Hash the list of 10 UUIDs with a hash function that maps to floating point numbers in the range [0,1)

In [116]:
h10 = [hash(x) / pow(2.0,32.0) + 0.5 for x in list10]


Find the smallest, and the exponentiate that to get the approximation of the size (cardinality) of the set

In [117]:
m10 = min(h10)
m10

Out[117]:
0.07389730727300048
In [118]:
pow(10,-math.log10(m10))

Out[118]:
13.532292811504993

Do the same for the sets of 100 and 1000

In [119]:
h100 = [hash(x) / pow(2.0,32.0) + 0.5 for x in list100]

In [120]:
m100 = min(h100)
m100

Out[120]:
0.0026511941105127335
In [121]:
pow(10,-math.log10(m100))

Out[121]:
377.1885264963127
In [122]:
h1000 = [hash(x) / pow(2.0,32.0) + 0.5 for x in list1000]

In [123]:
m1000 = min(h1000)
m1000

Out[123]:
0.00014685397036373615
In [124]:
pow(10,-math.log10(m1000))

Out[124]:
6809.485623869372

Plot the hashed values.
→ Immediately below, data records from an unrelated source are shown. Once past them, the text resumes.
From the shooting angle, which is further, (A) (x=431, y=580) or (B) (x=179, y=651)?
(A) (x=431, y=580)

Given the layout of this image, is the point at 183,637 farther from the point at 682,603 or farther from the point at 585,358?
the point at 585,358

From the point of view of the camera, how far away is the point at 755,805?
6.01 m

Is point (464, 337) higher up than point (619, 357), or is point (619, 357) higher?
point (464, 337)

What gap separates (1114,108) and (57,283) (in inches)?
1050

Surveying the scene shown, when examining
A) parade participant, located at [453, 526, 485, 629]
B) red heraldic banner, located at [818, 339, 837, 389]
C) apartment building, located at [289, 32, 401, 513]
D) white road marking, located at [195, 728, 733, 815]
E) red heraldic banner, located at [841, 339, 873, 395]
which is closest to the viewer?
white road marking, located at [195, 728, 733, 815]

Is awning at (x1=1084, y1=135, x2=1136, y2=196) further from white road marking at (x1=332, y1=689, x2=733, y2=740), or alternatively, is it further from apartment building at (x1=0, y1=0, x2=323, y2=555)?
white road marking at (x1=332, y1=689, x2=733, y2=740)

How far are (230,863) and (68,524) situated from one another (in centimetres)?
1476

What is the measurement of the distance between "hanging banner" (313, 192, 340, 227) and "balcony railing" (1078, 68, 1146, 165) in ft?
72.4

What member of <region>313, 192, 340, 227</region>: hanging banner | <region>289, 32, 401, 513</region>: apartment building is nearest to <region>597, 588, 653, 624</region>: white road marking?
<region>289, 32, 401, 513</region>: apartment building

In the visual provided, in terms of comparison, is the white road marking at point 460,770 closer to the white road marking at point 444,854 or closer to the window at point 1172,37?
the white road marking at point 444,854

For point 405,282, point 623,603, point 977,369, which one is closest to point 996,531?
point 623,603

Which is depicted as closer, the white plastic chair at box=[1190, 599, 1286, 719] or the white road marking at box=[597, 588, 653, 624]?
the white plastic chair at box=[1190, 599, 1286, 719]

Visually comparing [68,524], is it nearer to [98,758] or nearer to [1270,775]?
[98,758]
Top set of dots is for the set of 10 hashed UUIDs, middle set is for the set of 100 hashed UUIDs, and the bottom set is for the set of 1000 hashed UUIDs

In [125]:
scatter(h10 + h100 + h1000, [3]*10 + [2]*100 + [1]*1000)

Out[125]:
<matplotlib.collections.PathCollection at 0xb385860>

Zoom in to the left portion of the above plot.

In [126]:
fig, ax = plt.subplots()
fig.set_size_inches(12,4)
ax.set_xlim([0, 0.1])
ax.set_ylim([0, 4])
ax.scatter(h10 + h100 + h1000, [3]*10 + [2]*100 + [1]*1000)

Out[126]:
<matplotlib.collections.PathCollection at 0xb71e908>

# Improving the accuracy

We can improve the accuracy by splitting the original set into m subsets, applying the above naive algorithm over each of the m subsets, and averaging the results together.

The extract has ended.